→ **Stated exercise**
Copy all of the data below word for word, keeping every line as it stands.

→ **Provided material**
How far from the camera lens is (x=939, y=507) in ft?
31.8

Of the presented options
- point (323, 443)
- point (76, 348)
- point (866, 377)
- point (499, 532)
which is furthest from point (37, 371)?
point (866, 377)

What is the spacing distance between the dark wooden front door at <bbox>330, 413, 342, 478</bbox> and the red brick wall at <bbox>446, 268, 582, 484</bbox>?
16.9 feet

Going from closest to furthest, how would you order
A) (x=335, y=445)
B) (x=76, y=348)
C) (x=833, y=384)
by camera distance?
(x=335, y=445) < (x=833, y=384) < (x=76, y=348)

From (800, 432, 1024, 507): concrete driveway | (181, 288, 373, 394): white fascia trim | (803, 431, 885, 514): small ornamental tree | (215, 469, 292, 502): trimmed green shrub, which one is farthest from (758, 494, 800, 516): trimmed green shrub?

→ **Reply to the task**
How far from the camera lens is (x=939, y=507) in ft?
31.8

Of the presented options
- point (323, 443)
- point (76, 348)
- point (866, 377)
- point (499, 532)
which is furthest from point (37, 371)?
point (866, 377)

What is the spacing distance between the dark wooden front door at <bbox>330, 413, 342, 478</bbox> and the red brick wall at <bbox>446, 268, 582, 484</bbox>?
16.9 feet

Going from closest to furthest, how would you order
A) (x=335, y=445)
B) (x=76, y=348)
C) (x=833, y=384)
by camera distance?
(x=335, y=445) < (x=833, y=384) < (x=76, y=348)

From (800, 432, 1024, 507): concrete driveway | (181, 288, 373, 394): white fascia trim | (803, 431, 885, 514): small ornamental tree | (215, 469, 292, 502): trimmed green shrub, which one is farthest from (758, 494, 800, 516): trimmed green shrub?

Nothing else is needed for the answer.